## Selected extract
__________________________________________________
# What I've learned about coming to ND



## Goldy's Pal (Jan 6, 2004)

> Fargo is huge.

>Don't plan on dining out on Sunday.

>The tip is usually as much as the meal.

>Lewis and Clark are famous.

>It's hard to find a souvenir for your wife.

>I now know where "square mile" comes from.

>Black birds sure can make a lot of noise.

>Don't forget anything.

>Folks sure are friendly.

>The cenex station is the mall.

>Last but not least, don't forget to pack a fly swatter.

Just having some fun here. I Love it all!!

:beer:


----------



## Remmi_&amp;_I (Dec 2, 2003)

Amen!


----------



## Shu (Oct 21, 2003)

Goldy - here's another one for the list

> home of the largest variety of homemade sausage in the world


----------



## nodakoutdoors.com (Feb 27, 2002)

> there aren't many public toilets around, bring an extra roll or two - or take djleye's advice, bring baby wipes.


----------



## Bobm (Aug 26, 2003)

Baby wipes the hunters best kept secret! :lol: more imortant than shells, you can always borrow some shell from your buddies


----------



## SiouxperDave25 (Oct 6, 2002)

> boats are built for fishing, not hunting


----------



## Goldy's Pal (Jan 6, 2004)

I now have the need for the digital compass on the rear view mirror. Man can a guy get screwed up when it's cloudy. Baby wipes!! I think I have some of those somewhere. :roll:


----------



## Remmi_&amp;_I (Dec 2, 2003)

I thought baby wipes was MY secret!!! Never leave the house without them and can't believe how many times they have come in use! :rock:


----------



## djleye (Nov 14, 2002)

For those of us tender older guys!!!!

Man, I have been hunting the last few weeks with Jeds' clone. We can't even make it to the field without Monte having to stop along the roadside. He is like a big damn dog that gets so excited he has to stop and crap!!! I should invest in some baby wipes for him!!!!


----------



## jbaincfl (Feb 5, 2003)

>$5 is not just your drink it is the entire round!


----------



## Drew Willemsen (Sep 29, 2003)

> We can't even make it to the field without Monte having to stop along the roadside. He is like a big damn god that gets so excited he has to stop and crap!!!


just get him some depends

"Just go man..."


----------



## nodakoutdoors.com (Feb 27, 2002)

> ducks along the road are like road signs, check it out and keep going. Don't stop and terrorize.
__________________________________________________
## Excerpted records
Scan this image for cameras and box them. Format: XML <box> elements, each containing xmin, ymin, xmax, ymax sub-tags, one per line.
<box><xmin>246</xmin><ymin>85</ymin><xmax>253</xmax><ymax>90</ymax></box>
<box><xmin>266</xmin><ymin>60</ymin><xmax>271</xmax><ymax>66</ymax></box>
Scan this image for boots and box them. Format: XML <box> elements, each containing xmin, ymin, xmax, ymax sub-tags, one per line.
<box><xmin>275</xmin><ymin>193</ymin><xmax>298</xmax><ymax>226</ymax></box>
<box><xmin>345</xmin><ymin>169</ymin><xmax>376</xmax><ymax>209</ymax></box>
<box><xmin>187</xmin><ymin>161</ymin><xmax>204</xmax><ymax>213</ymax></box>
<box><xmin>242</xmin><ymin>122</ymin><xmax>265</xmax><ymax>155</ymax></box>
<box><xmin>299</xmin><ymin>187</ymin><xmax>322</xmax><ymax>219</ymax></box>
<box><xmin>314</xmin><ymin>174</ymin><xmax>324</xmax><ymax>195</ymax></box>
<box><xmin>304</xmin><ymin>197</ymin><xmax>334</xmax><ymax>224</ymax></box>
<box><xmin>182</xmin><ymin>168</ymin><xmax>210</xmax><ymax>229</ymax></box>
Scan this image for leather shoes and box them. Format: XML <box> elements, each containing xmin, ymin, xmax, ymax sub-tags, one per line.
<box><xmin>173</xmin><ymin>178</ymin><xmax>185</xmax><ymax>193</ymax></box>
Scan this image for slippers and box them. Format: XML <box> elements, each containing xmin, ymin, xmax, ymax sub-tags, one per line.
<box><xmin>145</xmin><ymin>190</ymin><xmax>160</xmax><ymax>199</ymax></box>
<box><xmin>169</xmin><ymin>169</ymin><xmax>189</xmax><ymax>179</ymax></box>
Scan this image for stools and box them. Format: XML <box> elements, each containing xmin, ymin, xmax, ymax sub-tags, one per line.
__________________________________________________
## Directions
Please reproduce, word for word, the part of the thread on coming to ND starting at "For those of" and ending at "wipes for him!!!!".

## Full solution
For those of us tender older guys!!!!

Man, I have been hunting the last few weeks with Jeds' clone. We can't even make it to the field without Monte having to stop along the roadside. He is like a big damn dog that gets so excited he has to stop and crap!!! I should invest in some baby wipes for him!!!!